DATA SHOWN section start

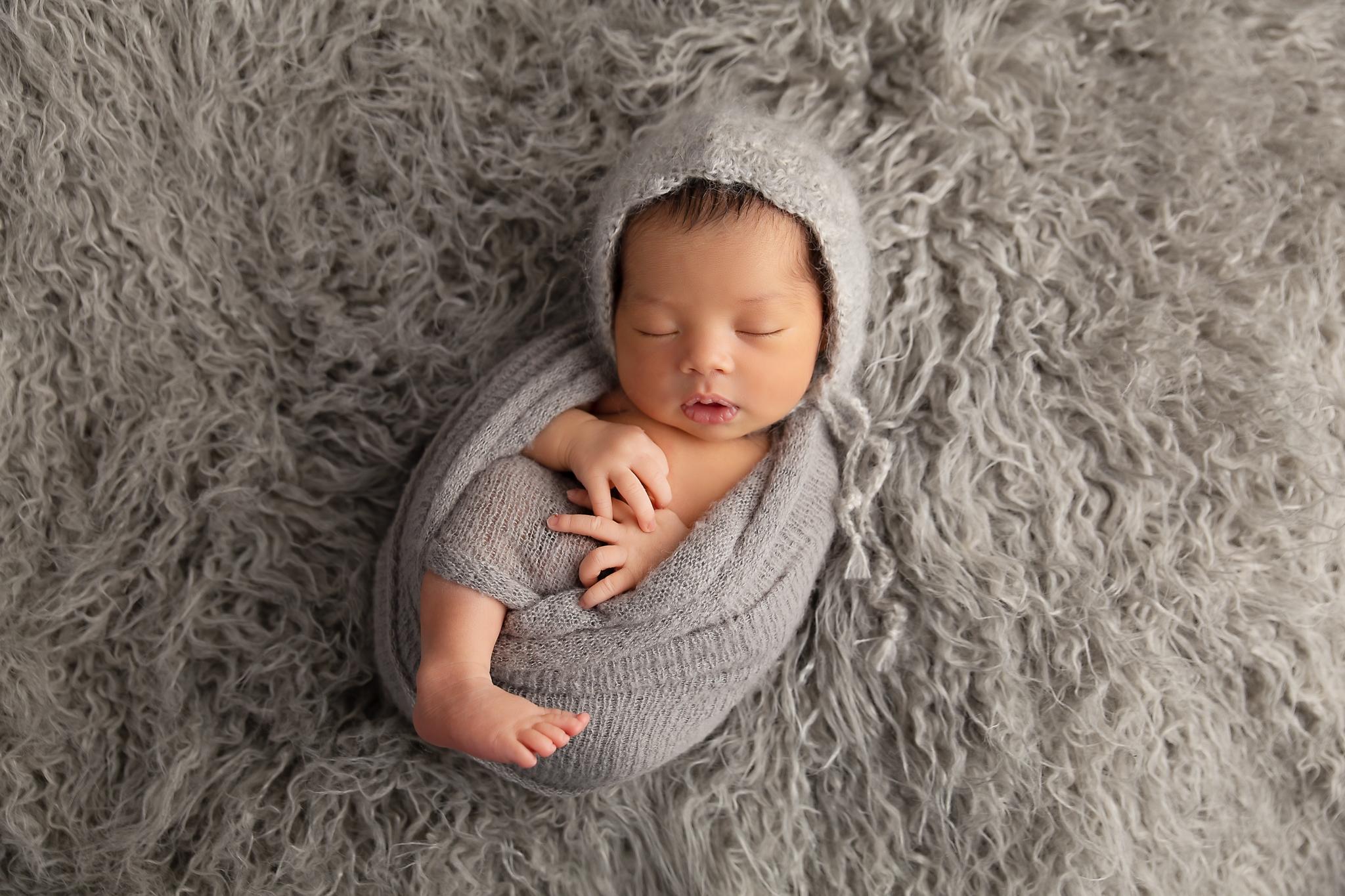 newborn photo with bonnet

DATA SHOWN section end
DATA SHOWN section start

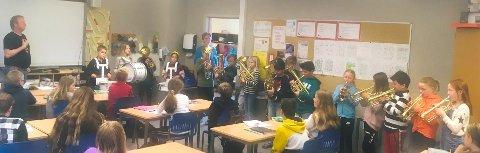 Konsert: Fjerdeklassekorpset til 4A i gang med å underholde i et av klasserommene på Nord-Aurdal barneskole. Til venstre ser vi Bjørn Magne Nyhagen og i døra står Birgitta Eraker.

DATA SHOWN section end
DATA SHOWN section start

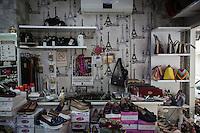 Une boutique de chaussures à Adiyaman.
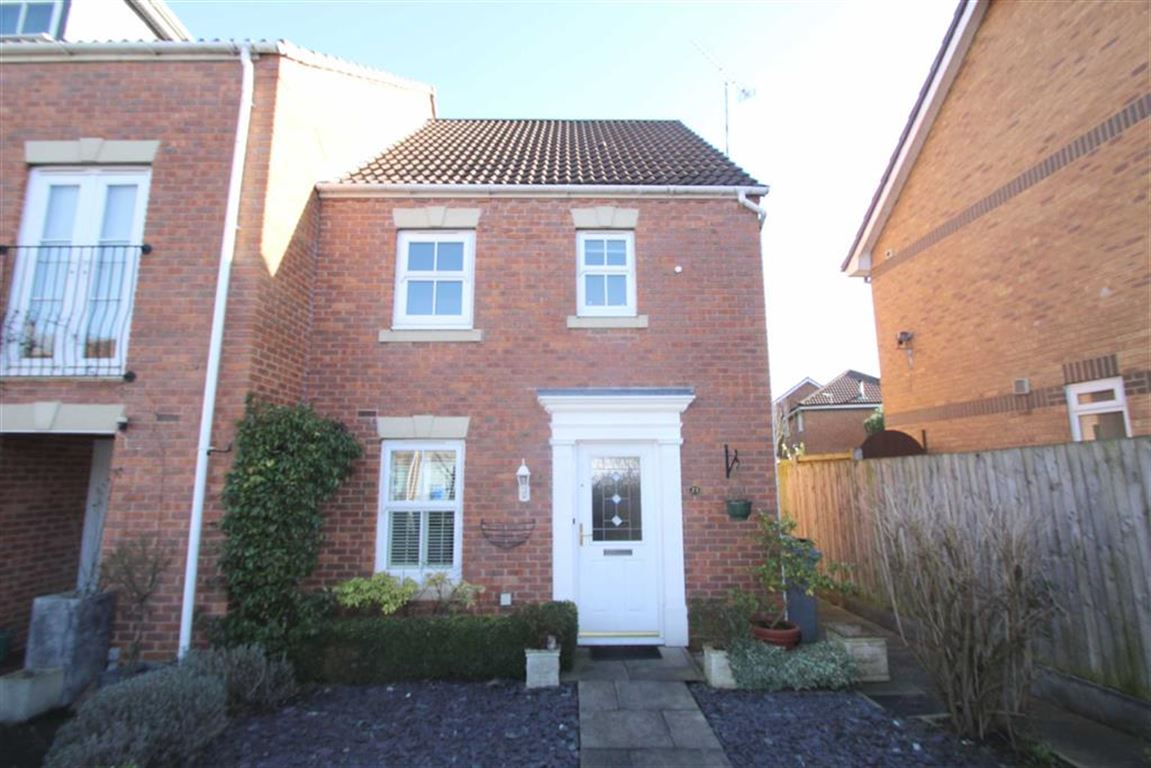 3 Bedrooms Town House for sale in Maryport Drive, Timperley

DATA SHOWN section end

WORK REQUEST — Repeat exactly the stretch of the listing above that starts with the line holding "Une boutique de chaussures à Adiyaman." and finishes with the line holding "3 Bedrooms Town", both included. Skip every picture.

TASK RESPONSE —
 Une boutique de chaussures à Adiyaman.
 3 Bedrooms Town House for sale in Maryport Drive, Timperley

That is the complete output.